Kuala Lumpur is not very well-loved among travelers in Southeast Asia, and many of the locals I met have only moved to the city for work, but there are a few attractions that kept me interested during my stay. The most prominent of these are the Petronas Twin Towers, which were for a time the tallest buildings in the world (though the current champion is twice as tall!). Nearby, the KL Tower stands in the center of the KL Forest Eco Park, an enclave of rainforest winding through the city center. Just outside of the city is an important Hindu temple built inside the dramatic Batu Caves. This cavern inside of a mountain is accessed by a grand staircase of 272 steps guarded by a 140-foot-tall statue of the Hindu god Lord Murugan and many observant monkeys. Inside the cave, devotees have built several freestanding temples and shrines to honor Murugan, the god of war. Because the steep stairway is the only way to access the temple complex, all of the building materials must be carried up individually – that is, each visitor is requested to bring up what they can carry from the pile at the base! Due to the importance of this particular temple for Hindus, it is a major pilgrimage site, especially during the Thaipusam festival, which recently took place. The evidence of this event was everywhere, as the area surrounding the temple was quite dirty and cleanup efforts were still underway amid the crowds of worshippers and tourists.

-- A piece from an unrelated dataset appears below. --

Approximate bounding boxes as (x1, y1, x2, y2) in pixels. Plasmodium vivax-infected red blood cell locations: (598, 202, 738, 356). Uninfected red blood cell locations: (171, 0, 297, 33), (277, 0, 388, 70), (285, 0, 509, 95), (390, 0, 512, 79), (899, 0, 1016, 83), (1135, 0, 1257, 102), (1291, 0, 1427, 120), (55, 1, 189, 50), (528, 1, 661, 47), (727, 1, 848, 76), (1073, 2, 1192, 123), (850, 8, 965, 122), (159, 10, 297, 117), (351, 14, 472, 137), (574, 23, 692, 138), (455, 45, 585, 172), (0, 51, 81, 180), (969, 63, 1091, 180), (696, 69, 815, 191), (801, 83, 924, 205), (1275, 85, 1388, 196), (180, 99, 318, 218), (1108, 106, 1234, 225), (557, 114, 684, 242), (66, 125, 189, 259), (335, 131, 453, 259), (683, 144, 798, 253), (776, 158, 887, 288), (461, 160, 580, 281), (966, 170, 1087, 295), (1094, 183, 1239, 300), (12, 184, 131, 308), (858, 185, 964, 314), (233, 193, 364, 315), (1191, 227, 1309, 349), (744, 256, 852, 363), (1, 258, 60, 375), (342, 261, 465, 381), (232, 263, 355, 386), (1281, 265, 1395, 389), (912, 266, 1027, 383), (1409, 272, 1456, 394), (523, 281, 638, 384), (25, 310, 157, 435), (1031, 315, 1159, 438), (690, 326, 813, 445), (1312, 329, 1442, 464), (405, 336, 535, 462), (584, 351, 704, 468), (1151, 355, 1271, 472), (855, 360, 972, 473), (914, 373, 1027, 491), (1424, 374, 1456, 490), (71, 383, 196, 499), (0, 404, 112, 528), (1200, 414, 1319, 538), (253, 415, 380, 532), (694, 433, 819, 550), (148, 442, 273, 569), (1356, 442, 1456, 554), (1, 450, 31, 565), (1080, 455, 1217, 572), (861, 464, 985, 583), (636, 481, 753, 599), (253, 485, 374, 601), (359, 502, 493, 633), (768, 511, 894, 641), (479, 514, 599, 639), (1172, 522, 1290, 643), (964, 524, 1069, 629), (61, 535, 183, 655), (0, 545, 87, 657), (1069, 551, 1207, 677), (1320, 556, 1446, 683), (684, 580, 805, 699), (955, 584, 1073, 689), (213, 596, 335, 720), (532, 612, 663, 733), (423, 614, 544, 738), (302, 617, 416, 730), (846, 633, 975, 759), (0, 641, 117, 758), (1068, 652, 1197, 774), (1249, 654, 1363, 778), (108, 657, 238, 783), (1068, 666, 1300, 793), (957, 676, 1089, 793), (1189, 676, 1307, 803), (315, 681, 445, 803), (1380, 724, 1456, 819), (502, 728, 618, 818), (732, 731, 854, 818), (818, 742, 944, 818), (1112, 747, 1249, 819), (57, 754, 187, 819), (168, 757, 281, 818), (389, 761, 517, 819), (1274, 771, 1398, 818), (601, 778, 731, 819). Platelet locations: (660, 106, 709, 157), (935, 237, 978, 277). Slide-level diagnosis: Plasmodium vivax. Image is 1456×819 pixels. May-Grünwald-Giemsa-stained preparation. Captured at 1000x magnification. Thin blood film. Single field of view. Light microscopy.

My time in Malaysia was overall very interesting and fun. In many ways, Malaysia is very modern and easy to travel in. And despite the fact that the Malay word for “water” is air, I have not really felt “upside-down” being on the other side of the world! I hope to return to Malaysia in the future. There are many more areas, particularly in the central and eastern parts of the peninsula, and on Borneo, that I would like to visit. For now, though, I am headed to the beaches of Thailand!